Charles Grant, the EC’s associate vice president for Black Church Relations, and Luis Lopez, associate vice president for Hispanic relations, spoke to the importance of designing a fellowship gathering like the breakfast.

“The intentionality of celebrating diversity, we’re providing space for that here,” Grant said. “We witnessed the testimonies of people saying it’s just good to be in a space where diversity is being celebrated. Where I feel like I can come and belong. Prayerfully this can continue to be a place where it serves as a launching pad to celebrate more diversity across our Convention.”

“It helps each ethnic group leader feel like they are a part of something bigger that God is doing,” Lopez said.

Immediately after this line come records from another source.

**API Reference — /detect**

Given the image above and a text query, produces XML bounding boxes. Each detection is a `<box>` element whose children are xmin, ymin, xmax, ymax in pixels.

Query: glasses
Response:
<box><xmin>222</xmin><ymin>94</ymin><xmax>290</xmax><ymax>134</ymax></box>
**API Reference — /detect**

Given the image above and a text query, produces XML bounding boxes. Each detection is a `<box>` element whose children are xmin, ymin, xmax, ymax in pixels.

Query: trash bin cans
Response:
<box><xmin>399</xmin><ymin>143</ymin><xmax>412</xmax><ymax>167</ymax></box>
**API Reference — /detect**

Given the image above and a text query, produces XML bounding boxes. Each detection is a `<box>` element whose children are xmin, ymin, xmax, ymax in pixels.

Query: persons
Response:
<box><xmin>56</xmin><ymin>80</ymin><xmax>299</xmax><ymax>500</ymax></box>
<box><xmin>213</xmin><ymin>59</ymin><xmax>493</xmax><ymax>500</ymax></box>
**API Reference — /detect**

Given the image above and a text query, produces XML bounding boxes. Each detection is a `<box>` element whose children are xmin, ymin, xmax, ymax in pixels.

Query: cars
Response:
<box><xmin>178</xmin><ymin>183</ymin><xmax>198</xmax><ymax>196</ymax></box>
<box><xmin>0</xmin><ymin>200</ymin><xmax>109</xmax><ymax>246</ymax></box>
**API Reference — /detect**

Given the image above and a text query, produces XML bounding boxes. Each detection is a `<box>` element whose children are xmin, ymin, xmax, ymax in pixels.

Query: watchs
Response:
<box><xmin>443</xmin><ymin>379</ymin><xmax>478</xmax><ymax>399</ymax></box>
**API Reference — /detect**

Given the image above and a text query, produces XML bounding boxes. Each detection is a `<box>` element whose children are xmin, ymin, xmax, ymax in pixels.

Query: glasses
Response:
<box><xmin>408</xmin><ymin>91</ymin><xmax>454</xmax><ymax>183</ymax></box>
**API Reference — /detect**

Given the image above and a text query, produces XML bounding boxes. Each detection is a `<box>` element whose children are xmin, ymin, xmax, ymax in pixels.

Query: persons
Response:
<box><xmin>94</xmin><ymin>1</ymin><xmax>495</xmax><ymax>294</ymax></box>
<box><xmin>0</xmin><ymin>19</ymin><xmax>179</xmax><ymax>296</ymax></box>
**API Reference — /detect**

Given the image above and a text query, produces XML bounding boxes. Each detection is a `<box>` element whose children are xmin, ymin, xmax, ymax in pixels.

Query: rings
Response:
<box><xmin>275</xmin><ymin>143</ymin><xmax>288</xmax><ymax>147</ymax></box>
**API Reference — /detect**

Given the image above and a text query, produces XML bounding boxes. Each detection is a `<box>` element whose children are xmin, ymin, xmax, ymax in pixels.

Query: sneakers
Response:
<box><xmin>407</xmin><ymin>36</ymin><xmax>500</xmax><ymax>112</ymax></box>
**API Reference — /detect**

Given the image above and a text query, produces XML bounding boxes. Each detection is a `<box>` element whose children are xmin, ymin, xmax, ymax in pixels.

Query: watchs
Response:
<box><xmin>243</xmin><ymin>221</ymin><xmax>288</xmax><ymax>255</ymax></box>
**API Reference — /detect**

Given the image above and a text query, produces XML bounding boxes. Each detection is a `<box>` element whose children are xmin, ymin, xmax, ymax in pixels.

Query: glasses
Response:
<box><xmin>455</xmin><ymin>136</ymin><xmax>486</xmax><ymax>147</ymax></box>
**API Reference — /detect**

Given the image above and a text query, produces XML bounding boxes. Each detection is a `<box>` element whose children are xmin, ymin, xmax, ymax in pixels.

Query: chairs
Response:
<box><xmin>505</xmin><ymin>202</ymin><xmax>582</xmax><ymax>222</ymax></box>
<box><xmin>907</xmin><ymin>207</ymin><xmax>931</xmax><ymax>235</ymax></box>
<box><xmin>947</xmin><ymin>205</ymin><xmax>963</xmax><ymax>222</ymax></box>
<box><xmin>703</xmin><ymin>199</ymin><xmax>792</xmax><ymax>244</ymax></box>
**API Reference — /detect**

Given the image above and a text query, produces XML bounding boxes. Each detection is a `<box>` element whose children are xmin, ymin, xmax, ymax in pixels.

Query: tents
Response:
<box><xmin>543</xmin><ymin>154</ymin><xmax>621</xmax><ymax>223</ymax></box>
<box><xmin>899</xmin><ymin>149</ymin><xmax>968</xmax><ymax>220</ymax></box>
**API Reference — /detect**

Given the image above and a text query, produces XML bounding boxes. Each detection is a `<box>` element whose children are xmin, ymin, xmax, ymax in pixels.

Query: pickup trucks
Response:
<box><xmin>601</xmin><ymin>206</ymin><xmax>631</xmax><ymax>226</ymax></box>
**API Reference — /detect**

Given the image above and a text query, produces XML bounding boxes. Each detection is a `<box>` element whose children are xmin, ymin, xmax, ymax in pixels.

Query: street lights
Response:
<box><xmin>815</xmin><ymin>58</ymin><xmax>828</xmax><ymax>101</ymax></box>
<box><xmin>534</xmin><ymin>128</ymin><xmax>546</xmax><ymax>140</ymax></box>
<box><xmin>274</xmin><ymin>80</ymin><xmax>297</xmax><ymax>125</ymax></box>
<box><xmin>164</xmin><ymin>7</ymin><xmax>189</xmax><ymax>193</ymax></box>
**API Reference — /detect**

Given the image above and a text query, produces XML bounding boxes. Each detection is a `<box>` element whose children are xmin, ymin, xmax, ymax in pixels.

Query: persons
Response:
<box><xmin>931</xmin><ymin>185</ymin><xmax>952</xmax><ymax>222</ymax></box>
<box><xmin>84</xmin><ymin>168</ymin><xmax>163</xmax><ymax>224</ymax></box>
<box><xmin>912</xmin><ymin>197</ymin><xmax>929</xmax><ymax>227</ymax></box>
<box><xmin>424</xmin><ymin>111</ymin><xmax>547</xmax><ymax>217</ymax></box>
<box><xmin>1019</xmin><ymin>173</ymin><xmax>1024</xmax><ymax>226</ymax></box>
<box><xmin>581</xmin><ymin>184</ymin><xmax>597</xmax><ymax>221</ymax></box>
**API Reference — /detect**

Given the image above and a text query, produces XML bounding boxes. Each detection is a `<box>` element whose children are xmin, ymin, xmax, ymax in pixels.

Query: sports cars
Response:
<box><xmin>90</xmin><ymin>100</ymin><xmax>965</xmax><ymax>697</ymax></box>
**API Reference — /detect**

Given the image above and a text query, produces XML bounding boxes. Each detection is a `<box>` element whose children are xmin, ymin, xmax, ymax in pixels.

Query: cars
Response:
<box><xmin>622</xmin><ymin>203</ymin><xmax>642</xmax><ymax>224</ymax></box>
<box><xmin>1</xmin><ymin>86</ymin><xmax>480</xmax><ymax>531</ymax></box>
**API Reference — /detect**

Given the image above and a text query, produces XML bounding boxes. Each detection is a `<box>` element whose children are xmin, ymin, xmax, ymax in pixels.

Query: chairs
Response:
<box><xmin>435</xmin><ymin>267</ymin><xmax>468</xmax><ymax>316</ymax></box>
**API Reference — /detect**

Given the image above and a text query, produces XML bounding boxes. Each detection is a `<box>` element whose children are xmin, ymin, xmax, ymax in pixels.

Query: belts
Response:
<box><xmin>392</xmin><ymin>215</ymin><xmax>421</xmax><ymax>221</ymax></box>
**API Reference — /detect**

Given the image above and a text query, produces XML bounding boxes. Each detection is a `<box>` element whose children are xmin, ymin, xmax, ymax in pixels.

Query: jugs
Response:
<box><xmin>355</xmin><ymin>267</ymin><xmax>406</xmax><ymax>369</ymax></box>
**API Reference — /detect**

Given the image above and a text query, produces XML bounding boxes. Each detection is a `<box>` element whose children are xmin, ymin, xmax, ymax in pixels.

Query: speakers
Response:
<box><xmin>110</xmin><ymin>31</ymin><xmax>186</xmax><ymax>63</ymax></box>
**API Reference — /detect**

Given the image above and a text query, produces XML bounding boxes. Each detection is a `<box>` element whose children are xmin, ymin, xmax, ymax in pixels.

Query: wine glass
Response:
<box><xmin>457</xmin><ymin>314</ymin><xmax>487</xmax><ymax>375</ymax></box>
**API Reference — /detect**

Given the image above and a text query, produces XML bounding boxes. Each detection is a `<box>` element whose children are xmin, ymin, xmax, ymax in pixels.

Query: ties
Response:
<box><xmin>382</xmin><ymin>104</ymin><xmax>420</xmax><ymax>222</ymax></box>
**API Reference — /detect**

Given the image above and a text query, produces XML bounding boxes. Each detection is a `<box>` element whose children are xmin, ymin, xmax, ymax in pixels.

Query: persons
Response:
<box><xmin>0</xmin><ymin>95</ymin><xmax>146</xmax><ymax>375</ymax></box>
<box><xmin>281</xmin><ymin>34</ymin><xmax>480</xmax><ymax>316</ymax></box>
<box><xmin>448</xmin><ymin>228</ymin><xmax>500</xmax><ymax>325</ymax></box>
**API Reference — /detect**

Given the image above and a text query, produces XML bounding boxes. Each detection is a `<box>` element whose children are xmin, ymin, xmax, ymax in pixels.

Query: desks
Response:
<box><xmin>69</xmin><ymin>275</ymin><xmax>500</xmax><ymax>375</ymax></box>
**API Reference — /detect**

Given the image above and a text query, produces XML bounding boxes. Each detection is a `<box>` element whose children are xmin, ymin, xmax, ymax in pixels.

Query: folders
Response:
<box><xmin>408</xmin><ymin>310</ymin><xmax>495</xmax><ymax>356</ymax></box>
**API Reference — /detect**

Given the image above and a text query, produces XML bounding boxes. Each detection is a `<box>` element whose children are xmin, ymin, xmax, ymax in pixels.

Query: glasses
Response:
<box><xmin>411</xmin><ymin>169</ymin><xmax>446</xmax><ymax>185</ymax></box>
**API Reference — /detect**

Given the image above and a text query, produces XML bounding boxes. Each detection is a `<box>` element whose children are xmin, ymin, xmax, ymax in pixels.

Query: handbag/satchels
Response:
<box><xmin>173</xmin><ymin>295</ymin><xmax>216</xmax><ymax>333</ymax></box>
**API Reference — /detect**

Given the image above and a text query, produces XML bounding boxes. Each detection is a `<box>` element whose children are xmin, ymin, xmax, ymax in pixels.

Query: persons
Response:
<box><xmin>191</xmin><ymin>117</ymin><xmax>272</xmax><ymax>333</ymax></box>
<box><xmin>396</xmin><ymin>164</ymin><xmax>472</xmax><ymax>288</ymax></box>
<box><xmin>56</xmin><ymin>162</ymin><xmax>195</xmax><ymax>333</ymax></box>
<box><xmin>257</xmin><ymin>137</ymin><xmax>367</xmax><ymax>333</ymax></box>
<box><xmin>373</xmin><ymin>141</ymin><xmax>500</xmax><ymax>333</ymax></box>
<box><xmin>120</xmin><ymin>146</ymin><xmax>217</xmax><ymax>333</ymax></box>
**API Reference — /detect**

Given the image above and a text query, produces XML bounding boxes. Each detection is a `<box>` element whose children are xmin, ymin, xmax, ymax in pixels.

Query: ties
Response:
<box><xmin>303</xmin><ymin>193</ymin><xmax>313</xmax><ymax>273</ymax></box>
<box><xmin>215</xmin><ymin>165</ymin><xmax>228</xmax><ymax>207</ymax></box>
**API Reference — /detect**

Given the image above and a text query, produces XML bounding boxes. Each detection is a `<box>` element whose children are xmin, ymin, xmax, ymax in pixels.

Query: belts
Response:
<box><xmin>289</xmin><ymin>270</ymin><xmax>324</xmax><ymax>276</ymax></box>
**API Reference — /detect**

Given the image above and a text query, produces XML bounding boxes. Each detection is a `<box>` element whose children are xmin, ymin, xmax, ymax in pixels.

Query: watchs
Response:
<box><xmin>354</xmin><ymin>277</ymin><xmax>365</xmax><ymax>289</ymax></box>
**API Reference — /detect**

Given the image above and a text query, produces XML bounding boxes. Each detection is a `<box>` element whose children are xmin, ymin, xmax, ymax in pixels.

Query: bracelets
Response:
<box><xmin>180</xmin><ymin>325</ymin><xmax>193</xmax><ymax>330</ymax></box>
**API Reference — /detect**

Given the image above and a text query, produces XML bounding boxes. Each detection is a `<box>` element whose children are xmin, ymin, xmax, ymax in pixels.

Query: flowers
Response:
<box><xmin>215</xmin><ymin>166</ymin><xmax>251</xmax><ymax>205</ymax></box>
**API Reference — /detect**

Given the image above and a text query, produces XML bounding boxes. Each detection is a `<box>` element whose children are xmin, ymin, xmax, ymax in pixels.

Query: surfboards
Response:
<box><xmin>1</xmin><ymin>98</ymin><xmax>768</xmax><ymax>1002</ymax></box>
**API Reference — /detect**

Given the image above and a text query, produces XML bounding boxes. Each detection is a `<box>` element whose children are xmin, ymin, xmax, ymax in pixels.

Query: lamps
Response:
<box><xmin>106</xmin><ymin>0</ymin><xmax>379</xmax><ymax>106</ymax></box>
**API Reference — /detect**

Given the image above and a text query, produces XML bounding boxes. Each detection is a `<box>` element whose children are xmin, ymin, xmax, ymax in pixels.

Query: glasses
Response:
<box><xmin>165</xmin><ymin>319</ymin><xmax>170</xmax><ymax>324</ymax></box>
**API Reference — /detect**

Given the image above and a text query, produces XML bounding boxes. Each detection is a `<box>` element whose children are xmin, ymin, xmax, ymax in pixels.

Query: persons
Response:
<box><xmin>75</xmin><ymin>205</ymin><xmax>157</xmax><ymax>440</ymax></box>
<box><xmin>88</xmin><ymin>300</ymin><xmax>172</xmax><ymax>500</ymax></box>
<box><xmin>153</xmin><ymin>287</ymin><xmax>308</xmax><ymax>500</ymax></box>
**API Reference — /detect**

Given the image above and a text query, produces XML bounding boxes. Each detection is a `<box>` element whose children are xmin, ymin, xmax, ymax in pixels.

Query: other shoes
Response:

McLaurin closed by speaking to the spiritual impact of his grandmother, who recently passed away.

“There are so many people who have gone before us,” McLaurin said. “The book of their life has closed, but we are a part of the story that lives on. I want to encourage you just to be a part of allowing God to use you to write a story so that when the book of our lives are closed, that next generation that comes behind us are a part of the story that’s living on.”